A major issue that has dogged the legal profession in the past, and looks likely to dog it again in the near future (if you don’t happen to think it already does), is the debate over the restriction imposed under the ethics rules that prevents non-lawyers from having any ownership stake in a law firm. In Tennessee, this prohibition is housed in two parts of RPC 5.4. RPC 5.4(b) imposes a prohibition on partnerships with nonlawyers if any partnership activities involve the practice of law, and RPC 5.4(d) addresses restrictions on law practices taking other corporate forms. “Third rail” analogies are overdone in general, but it would not be far from the mark to say that, at least for the American Bar Association, advocating in favor of changing the ethics rules to permit non-lawyer investment in law firms is the “third rail” of politics within that organization.
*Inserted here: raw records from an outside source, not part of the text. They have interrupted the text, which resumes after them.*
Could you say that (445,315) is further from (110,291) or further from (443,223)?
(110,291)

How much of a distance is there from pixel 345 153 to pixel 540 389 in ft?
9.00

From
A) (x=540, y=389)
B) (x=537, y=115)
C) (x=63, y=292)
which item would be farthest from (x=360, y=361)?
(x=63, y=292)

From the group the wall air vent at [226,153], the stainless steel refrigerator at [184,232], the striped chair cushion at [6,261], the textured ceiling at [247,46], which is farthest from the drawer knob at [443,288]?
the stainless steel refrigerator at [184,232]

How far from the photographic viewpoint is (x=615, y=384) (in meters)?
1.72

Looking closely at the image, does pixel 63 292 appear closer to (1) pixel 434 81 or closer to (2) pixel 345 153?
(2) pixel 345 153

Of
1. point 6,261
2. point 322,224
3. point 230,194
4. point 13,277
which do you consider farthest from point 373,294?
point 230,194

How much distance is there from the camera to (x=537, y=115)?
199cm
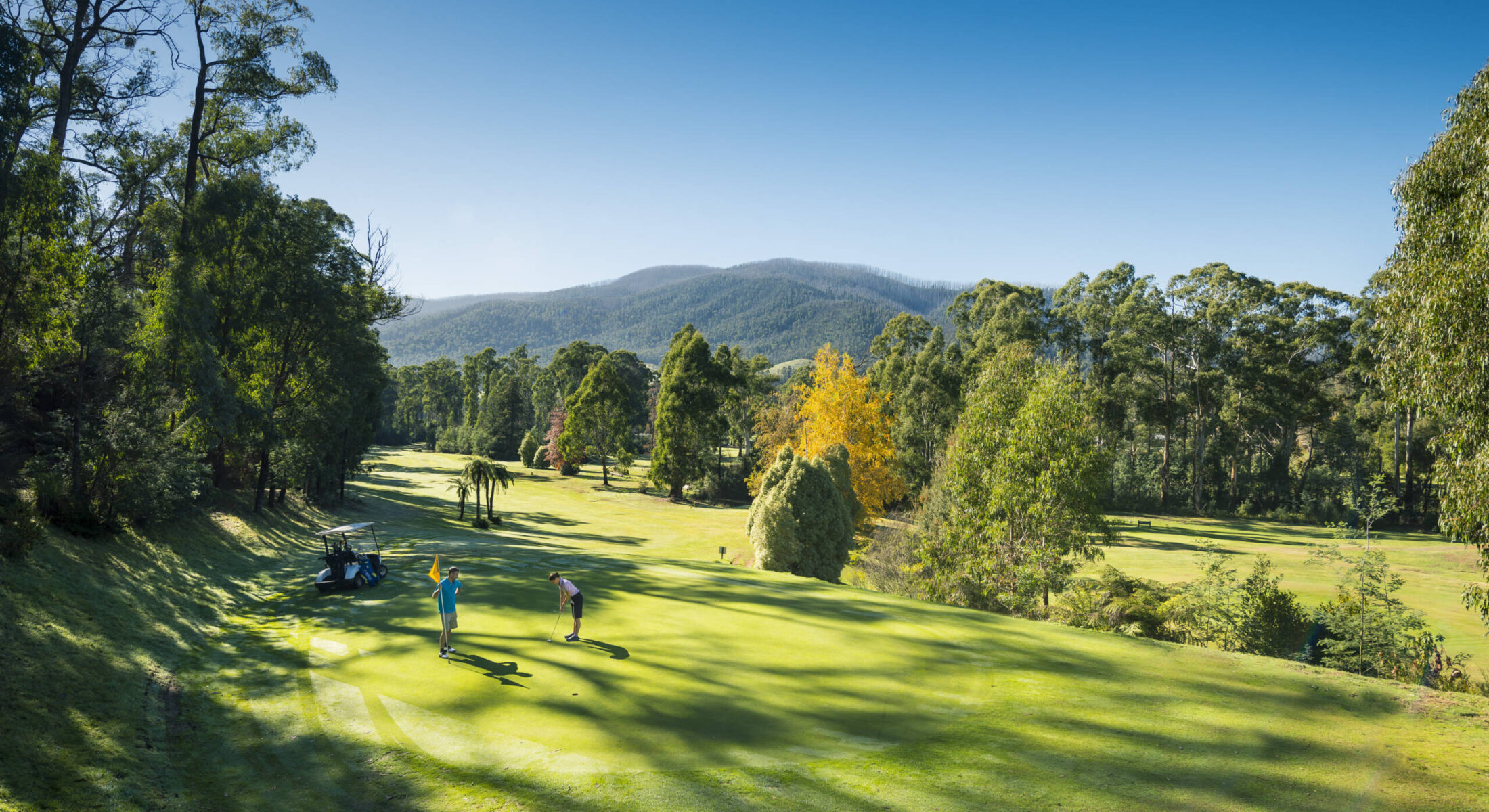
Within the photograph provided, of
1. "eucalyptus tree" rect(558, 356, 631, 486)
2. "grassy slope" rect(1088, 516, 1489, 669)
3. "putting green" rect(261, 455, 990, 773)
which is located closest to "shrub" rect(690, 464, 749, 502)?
"eucalyptus tree" rect(558, 356, 631, 486)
To some extent, this is not surprising as it is not a position that enjoys any sort of widespread popularity. As but an example, in March 2015, the Tennessee Bar Association polled Tennessee lawyers and asked whether they supported or opposed allowing non-lawyer corporations to own and operate law firms and received a response that was 85% in opposition.
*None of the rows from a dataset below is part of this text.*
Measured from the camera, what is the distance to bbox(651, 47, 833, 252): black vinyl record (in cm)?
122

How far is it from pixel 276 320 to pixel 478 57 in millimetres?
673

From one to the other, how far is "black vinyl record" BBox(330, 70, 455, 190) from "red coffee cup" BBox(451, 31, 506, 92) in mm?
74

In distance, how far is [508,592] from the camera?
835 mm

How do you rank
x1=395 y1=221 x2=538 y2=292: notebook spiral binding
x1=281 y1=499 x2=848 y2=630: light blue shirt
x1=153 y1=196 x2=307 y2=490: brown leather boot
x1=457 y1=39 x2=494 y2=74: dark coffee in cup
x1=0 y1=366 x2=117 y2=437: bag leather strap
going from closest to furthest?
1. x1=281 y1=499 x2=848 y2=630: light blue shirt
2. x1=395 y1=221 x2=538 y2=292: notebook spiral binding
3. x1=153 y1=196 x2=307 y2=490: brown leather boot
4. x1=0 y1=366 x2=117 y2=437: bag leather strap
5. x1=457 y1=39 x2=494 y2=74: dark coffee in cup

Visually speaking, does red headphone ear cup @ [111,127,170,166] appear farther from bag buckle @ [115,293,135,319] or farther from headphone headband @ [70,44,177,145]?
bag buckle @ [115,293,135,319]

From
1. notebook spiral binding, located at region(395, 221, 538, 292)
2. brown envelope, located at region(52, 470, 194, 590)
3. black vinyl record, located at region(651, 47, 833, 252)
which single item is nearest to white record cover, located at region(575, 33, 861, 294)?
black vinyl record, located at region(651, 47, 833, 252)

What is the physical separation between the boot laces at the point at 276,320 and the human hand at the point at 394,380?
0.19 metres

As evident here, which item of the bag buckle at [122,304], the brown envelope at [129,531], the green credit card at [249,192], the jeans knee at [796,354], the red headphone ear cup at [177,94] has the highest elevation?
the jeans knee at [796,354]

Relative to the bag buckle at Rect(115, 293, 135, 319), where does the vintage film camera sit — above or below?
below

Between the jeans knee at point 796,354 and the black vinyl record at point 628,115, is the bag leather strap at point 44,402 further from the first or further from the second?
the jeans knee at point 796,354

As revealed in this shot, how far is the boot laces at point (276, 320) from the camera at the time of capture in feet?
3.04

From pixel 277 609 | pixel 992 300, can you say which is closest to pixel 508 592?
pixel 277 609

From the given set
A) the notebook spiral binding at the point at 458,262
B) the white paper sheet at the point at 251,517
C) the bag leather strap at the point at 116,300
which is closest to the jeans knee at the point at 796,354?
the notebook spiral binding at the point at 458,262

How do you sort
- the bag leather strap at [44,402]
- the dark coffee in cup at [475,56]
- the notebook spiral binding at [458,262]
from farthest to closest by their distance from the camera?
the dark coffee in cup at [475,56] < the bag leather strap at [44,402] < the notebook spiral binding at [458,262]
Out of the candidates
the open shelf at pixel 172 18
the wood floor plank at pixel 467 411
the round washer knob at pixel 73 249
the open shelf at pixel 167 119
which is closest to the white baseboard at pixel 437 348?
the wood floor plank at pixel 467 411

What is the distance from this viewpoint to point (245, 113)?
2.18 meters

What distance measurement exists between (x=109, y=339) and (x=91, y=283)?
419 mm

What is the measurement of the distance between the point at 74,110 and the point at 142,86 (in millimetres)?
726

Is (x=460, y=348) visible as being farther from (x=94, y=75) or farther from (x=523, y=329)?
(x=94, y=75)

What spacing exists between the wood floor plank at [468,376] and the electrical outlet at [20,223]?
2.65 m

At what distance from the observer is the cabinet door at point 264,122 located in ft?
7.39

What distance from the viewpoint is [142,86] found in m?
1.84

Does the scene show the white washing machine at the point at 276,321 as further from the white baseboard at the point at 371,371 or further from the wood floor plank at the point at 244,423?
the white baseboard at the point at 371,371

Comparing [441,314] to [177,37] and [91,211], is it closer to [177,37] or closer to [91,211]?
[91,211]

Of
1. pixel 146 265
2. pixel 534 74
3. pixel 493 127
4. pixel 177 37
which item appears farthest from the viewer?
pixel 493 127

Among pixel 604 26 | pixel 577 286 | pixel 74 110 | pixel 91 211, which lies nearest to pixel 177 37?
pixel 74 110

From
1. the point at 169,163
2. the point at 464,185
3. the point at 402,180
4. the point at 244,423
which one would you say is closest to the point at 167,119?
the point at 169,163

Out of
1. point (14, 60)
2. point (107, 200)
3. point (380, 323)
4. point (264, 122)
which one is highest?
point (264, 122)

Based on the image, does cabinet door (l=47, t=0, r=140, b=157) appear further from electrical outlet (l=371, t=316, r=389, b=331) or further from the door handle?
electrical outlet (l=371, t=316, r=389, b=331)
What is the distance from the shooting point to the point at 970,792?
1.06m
In 2015, D.C. is the only U.S. jurisdiction to permit such nonlawyer ownership to any extent. There are multiple nations that now allow for such investment, including the U.K. and Australia, which has led even to public ownership in stock in publicly-traded law firms in those nations. There are loud voices that insist that American lawyers should be empowered to obtain capital and investment from non-lawyer sources.
I do not think of myself as an advocate at this stage for the rules to shift from the current restrictions but I certainly acknowledge there is intellectual merit to arguments that, as long as certain other restrictions under the ethics rules remain, then it should not be dismissed out of hand. For example, provided that the core concept that lawyers must not allow outside influences to interfere with their independent professional judgment set out in rules such as RPC 1.8(f) and RPC 5.4(c) survives, then the specter of a lawyer somehow being “beholden” to shareholders to “win at any cost” or to put the bottom line above client interests should not be viewed as any greater a concern or fear than when insurance companies retain and pay lawyers to represent insureds. If those arrangements do not result in the eradication of the independent professional judgment of the lawyers hired in such an arrangement, then why should such eradication be presumed if a law firm were to be publicly-traded. In fact, there are, in Tennessee and elsewhere, law firms that are essentially captive entities which provide only legal services to insureds of an insurance company. If such an entity can exist without running afoul of the core tenets of RPC 1.8 and RPC 5.4, then there is no real intrinsic reason that non-lawyer investment in a law firm might not also be accomplished without eroding the attorney-client relationship or bankrupting the professional ethics of lawyers operating in such a structure.
One thing has always seemed clear to me, any significant change in the U.S. on this issue is not going to be brought about by the kind of lawsuit that was filed by Jacoby & Meyers seeking a ruling that New York’s ban on non-lawyer ownership was unconstitutional as a First Amendment violation. That suit appears to have now received its death knell ruling earlier this month. While I am not surprised by the outcome, I do admit to being surprised at the level of vitriol that seems to lurk beneath the surface in the district judge’s opinion. In taking down the constitutional challenges presented to him, Judge Kaplan’s opinion seems to drip with antipathy toward the litigant as much as the litigant’s positions. (And, worse yet, it also reads like the judge is perturbed as much by having been reversed previously in the case by the Second Circuit as anything else.) Which is kind of a shame because some of the firm’s positions — for example, an equal protection argument with a premise that lawyers with Jacoby & Meyers and investment bankers are similarly situated — merited a real rebuke. It isn’t quite “as a fish is to a bicycle” kind of stuff, but investment banker is not among the first things people would think of to equate with a plaintiffs’ personal injury law firm.